_Passage given:_
* * * * *

Forum Replies Created

Viewing 15 posts - 91 through 105 (of 674 total)
  • Author
    Posts
  • Ivan Godard
    Keymaster
    Post count: 689

    If the fabs can build a 1.2M chip for one company then they can and will for all; the ISA question is whether you can use those transistors. In the CPU space you cannot; you are pin-pad limited on the wafer, and more transistors are useless except for heating office buildings. You can use them in some kinds of AI work, and likely also in rare embedded applications, data reduction in your friendly local SuperCollider for example. They won’t run Windows, and the control processors they need (and for which you can see them as peculiar I/O devices) can be Mills.

    We still don’t see any prospect of a general change upcoming in the CPU ISA space. Except us. Thanks for your support; we will need it especially as we scale up, which was supposed to have happened this year, but 2020 🙁

  • Ivan Godard
    Keymaster
    Post count: 689
    in reply to: Multi core machine? #3619

    Google is your friend 🙂

    Try threading, multithread, multicore, cache coherence… as starting keys at Wikipedia.

  • Ivan Godard
    Keymaster
    Post count: 689

    Mill portals are not IPC (although they can be the entryway to IPC); they are secure service calls, and you remain in the same thread (though with different permissions) both in and out.

* * * * *

_Listing:_
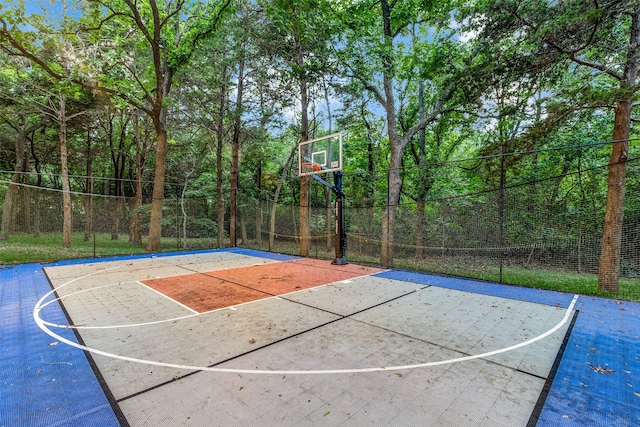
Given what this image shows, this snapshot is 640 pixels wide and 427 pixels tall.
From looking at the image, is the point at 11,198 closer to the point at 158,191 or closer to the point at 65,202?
the point at 65,202

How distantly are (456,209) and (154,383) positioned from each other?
21.6ft

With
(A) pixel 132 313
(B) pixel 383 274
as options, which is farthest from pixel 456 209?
(A) pixel 132 313

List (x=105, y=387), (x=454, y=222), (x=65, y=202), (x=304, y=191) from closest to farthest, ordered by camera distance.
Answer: (x=105, y=387) < (x=454, y=222) < (x=65, y=202) < (x=304, y=191)

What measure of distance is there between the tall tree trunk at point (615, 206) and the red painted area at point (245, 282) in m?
3.79

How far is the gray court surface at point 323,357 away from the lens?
1.79 metres

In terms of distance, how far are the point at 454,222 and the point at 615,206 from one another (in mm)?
2703

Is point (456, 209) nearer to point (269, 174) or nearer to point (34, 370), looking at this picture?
point (34, 370)

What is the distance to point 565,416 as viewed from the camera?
1.75 metres

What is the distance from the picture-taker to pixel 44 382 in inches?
81.4

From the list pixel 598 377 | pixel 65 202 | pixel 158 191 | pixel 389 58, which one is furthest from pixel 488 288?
pixel 65 202

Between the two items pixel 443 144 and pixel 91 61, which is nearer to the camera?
pixel 91 61

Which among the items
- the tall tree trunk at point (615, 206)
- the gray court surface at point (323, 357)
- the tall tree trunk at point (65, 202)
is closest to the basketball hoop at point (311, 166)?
the gray court surface at point (323, 357)

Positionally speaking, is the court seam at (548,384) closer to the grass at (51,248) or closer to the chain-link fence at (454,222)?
the chain-link fence at (454,222)

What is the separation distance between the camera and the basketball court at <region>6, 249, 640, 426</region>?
1.79 meters
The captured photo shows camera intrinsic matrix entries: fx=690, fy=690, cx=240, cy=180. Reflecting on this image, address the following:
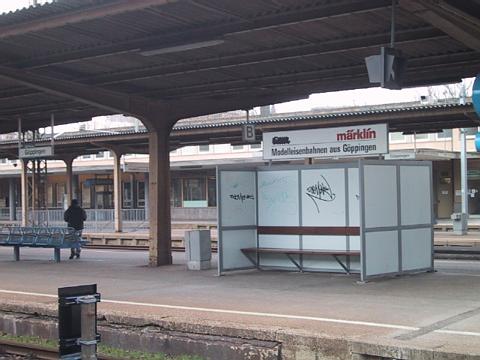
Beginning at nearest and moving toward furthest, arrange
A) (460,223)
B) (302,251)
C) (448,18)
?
(448,18) → (302,251) → (460,223)

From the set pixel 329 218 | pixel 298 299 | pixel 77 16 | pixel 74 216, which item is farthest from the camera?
pixel 74 216

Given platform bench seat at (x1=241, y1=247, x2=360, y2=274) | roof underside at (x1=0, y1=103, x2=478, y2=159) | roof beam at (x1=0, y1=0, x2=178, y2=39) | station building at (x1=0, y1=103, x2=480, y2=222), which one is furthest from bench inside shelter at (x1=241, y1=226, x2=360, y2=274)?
station building at (x1=0, y1=103, x2=480, y2=222)

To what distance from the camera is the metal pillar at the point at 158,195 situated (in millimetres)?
16797

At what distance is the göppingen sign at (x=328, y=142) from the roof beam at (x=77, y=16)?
4789 mm

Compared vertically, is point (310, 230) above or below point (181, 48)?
below

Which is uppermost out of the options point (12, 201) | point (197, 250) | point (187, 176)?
point (187, 176)

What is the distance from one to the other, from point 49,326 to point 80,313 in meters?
4.80

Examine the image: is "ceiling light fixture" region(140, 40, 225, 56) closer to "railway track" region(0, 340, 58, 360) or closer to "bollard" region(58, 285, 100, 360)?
"railway track" region(0, 340, 58, 360)

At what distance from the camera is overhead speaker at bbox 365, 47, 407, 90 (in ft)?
31.7

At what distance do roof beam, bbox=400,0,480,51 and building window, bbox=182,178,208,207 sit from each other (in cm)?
4261

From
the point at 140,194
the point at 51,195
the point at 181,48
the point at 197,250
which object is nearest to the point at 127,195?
the point at 140,194

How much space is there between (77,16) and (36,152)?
33.2ft

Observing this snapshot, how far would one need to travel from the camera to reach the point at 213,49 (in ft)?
43.1

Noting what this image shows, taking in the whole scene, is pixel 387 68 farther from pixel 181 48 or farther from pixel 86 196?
pixel 86 196
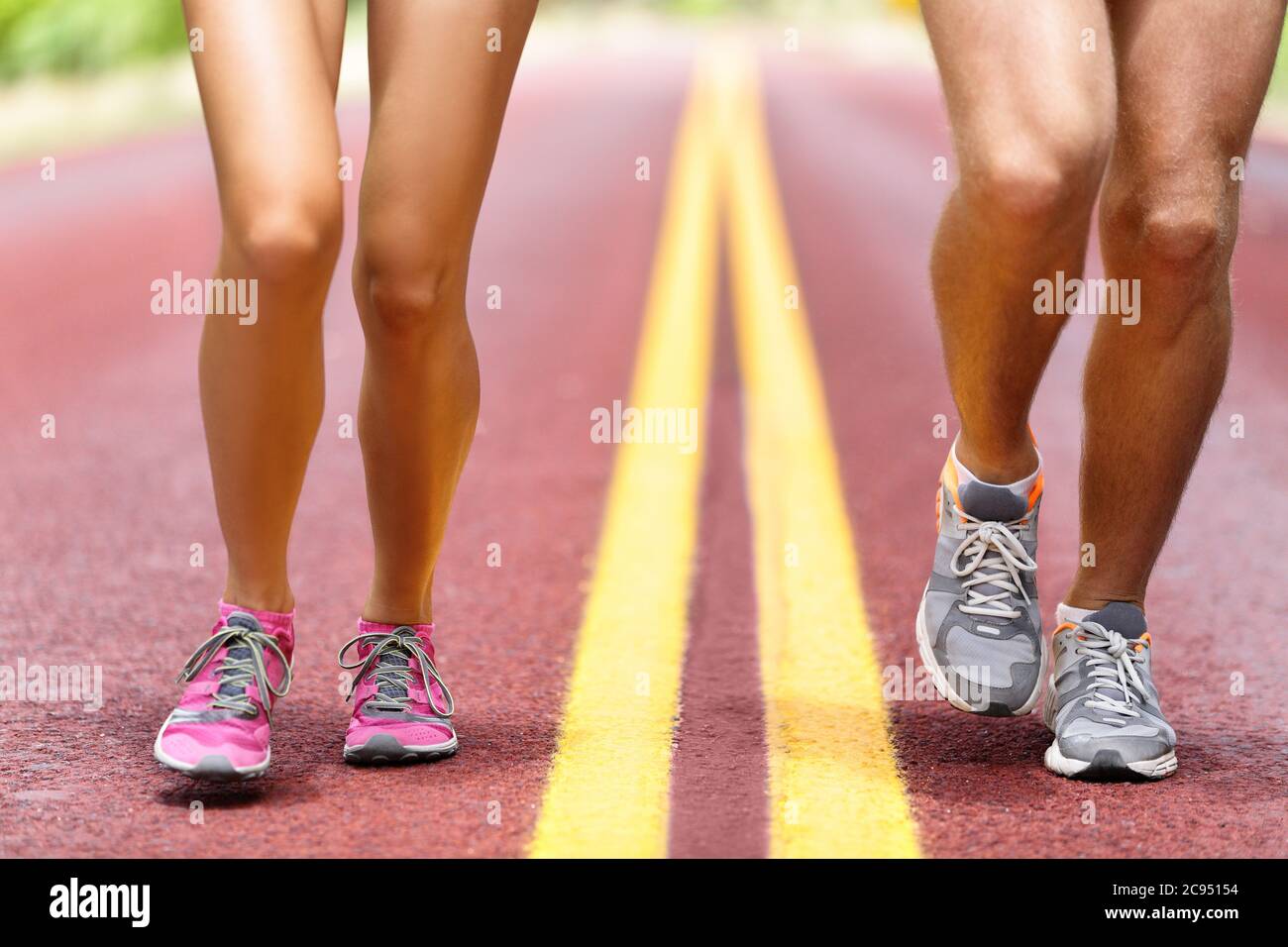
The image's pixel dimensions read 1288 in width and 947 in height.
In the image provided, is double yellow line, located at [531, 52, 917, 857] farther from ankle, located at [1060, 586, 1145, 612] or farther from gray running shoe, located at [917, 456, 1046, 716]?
ankle, located at [1060, 586, 1145, 612]

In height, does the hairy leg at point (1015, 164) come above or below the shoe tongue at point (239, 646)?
above

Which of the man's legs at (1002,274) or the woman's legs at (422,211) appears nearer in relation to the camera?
the man's legs at (1002,274)

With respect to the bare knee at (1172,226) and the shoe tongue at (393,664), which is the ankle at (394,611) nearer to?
the shoe tongue at (393,664)

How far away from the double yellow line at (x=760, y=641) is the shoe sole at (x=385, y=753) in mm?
213

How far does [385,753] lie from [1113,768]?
3.86 feet

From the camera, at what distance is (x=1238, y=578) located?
157 inches

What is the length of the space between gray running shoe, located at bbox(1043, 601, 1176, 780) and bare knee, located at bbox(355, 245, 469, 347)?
3.98ft

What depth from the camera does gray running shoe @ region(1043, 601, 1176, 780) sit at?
2.63 metres

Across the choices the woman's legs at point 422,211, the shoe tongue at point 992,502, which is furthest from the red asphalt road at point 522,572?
the woman's legs at point 422,211

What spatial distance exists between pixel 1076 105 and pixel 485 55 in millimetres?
917

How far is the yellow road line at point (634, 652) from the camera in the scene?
2.42m

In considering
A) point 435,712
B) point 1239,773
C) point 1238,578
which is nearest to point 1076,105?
point 1239,773

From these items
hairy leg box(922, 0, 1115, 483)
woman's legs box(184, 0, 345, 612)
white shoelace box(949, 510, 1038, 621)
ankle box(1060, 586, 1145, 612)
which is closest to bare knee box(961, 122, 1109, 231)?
hairy leg box(922, 0, 1115, 483)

* * * * *

_Required work:_
A. Retype the passage from the forum replies starting with "Google is your" and going on through "in and out.".
B. Write what comes next in the forum replies about Mill processors, picking up after the last post shown.

_Answers to the tasks:_
A.
Google is your friend 🙂

    Try threading, multithread, multicore, cache coherence… as starting keys at Wikipedia.

  • Ivan Godard
    Keymaster
    Post count: 689

    Mill portals are not IPC (although they can be the entryway to IPC); they are secure service calls, and you remain in the same thread (though with different permissions) both in and out.

B.
    A trusted IPC service can define get and put portal functions and do the argument copying between threads, if that is what you mean by IPC. Unfortunately there is no standard semantics for IPC, so each system has to define its own semantics in terms of the underlying Mill primitives, and cross-system communication is likely to be questionable.

    Revoke is a classic problem in all permission systems. As currently defined, Mill transient grants cannot be revoked, and persistent grants can be revoked by diddling the PLB. However, there are a host of semantic issues, especially if grants can be re-granted.

  • Ivan Godard
    Keymaster
    Post count: 689

    I haven’t seen any technical material on their chip, nothing but market puffery, so it’s hard to say how much is real. It’s good that they are exploring translation; it makes the notion more believable to potential customers. We can assume that their translation will be about as good as ours, so the competitive situation will boil down to the native ISA underneath. We’re not worried 🙂

  • Ivan Godard
    Keymaster
    Post count: 689

    There will be PCIe controllers in the initial configurations, and typically in most others as well; our config software and process lets the uncore be configured to suit the application, and not all applications need them. We do not anticipate configuring any graphics capability directly on the initial chips; it’s not our expertise. Later on, possibly, if resources permit and markets demand.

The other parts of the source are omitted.